Three main types of population dynamics can be distinguished: stable, cyclical, and abrupt (explosive).
The stable type is distinguished by a small range of fluctuations (sometimes the number increases several times). It is characteristic of species with well-pronounced mechanisms of population homeostasis, high survival rate, low fertility, long life span, complex age structure, and developed care for offspring. A whole complex of efficiently working regulatory mechanisms keeps such populations within certain density limits.
Example: the dynamics of the number of large mammals and birds, as well as a number of invertebrates.
Cyclic type. Oscillations occur in a significant range of densities, differing by one or two orders of magnitude. The return to a stable state is quick. Regulatory mechanisms do not lose control over the population size, increasing their efficiency following an increase in density. Such a course of numbers is widespread in different groups of animals.
Example: seasonal fluctuations in the abundance of many species: mosquito clouds; fields overgrown with flowers; forests full of birds – all this is typical for the warm season in the middle lane and practically disappears in winter. Fluctuations in the number of some species of northern mammals: cycles of three- and four-year periodicity are characteristic of many northern mouse-like rodents – mice, voles, lemmings, snowy owls, Arctic foxes, etc.
With a spasmodic (explosive) type of population dynamics, the termination of the action of modifying factors does not cause a rapid return of the population to a stable state.
Populations of species with this type of population dynamics are periodically characterized by extremely high and unusually low levels of abundance. Such a course of numbers is found most often in species with a short lifespan, high fertility, and a rapid turnover of generations. It is characteristic, for example, of some insects (locusts, forest pests – barbel, bark beetles, a number of lepidoptera and sawflies, etc.), among mammals it is noted in many species of murine rodents.
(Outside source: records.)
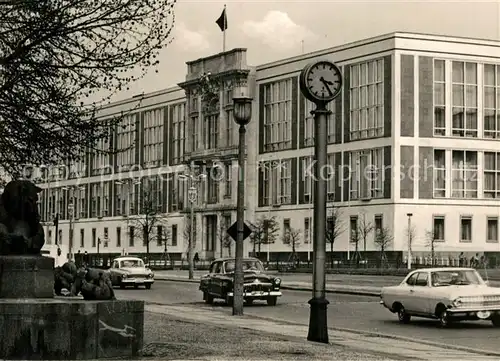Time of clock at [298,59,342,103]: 3:24
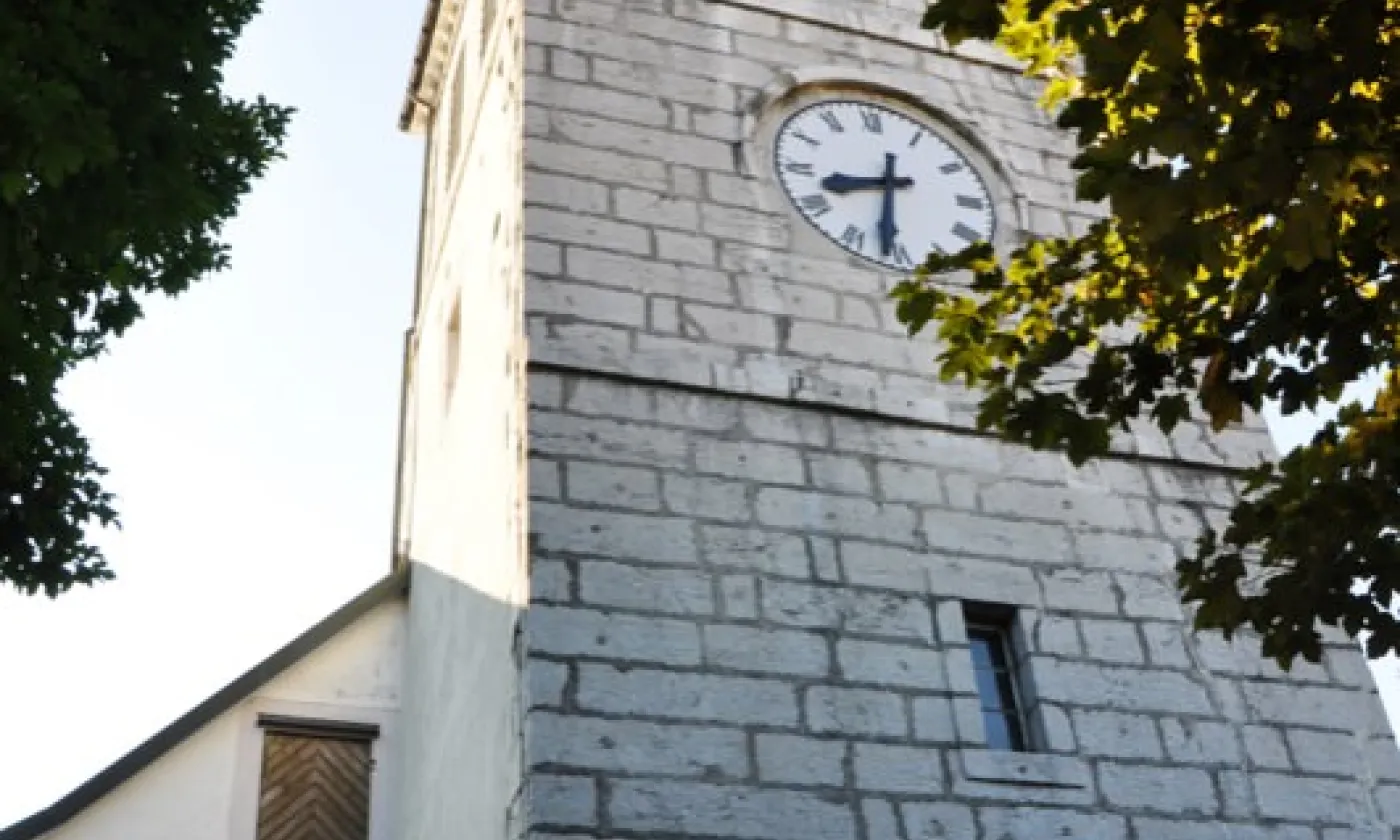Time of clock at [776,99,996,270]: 8:31
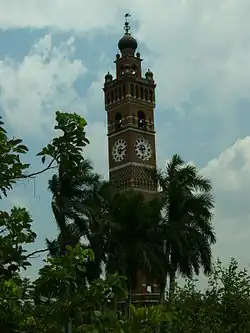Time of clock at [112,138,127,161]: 7:12
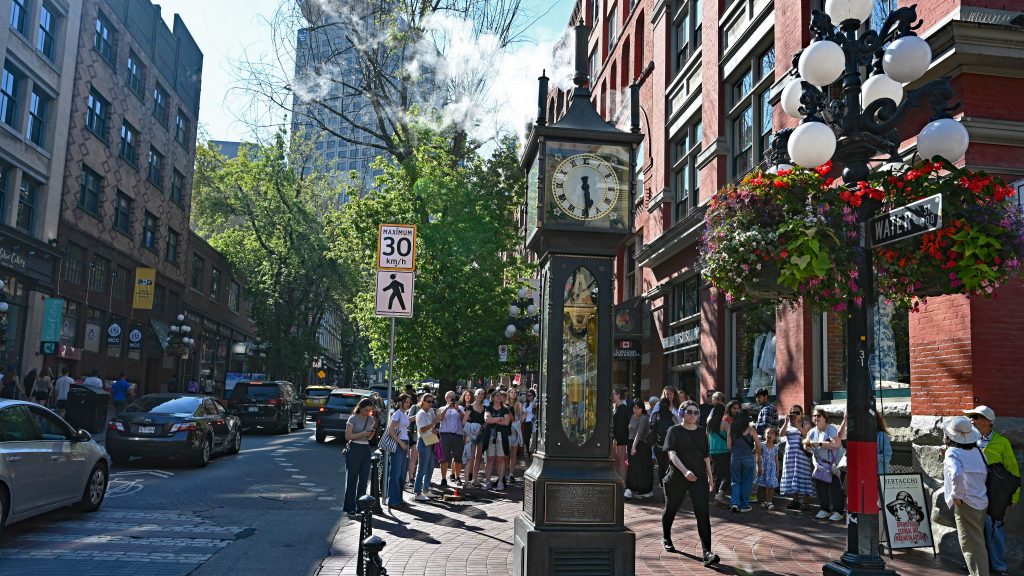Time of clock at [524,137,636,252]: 5:29
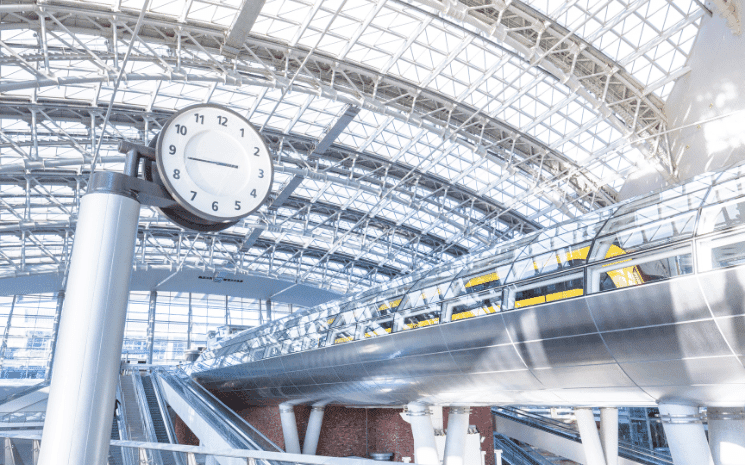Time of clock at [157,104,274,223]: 2:44
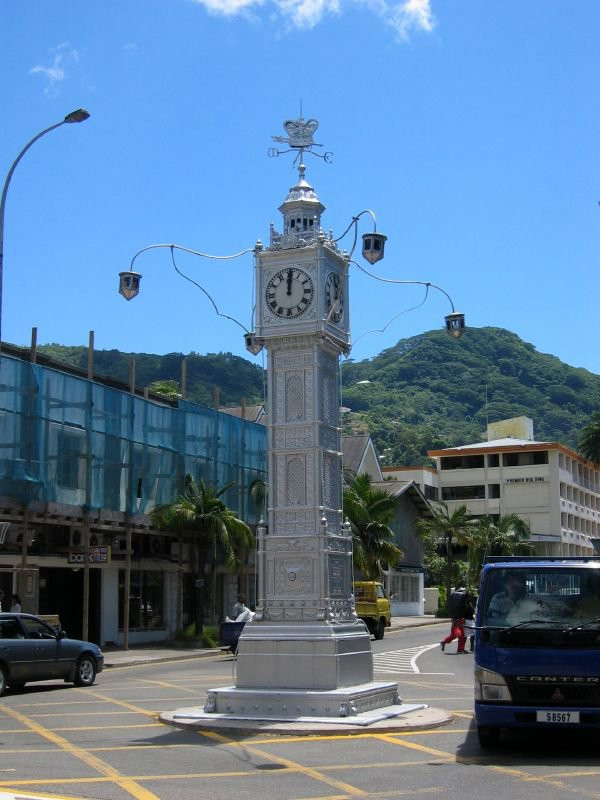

Example: information about the invasion of the wandering locust goes back to ancient times. Locusts live in deserts and dry areas. For many years, it does not migrate, does not devour crops and does not attract attention. However, from time to time, the density of locust populations reaches monstrous proportions. Under the influence of crowding, insects undergo a number of changes in their appearance (for example, they develop longer wings) and begin to fly to agricultural areas, eating everything in their path. The reasons for such population explosions are apparently due to the instability of environmental conditions.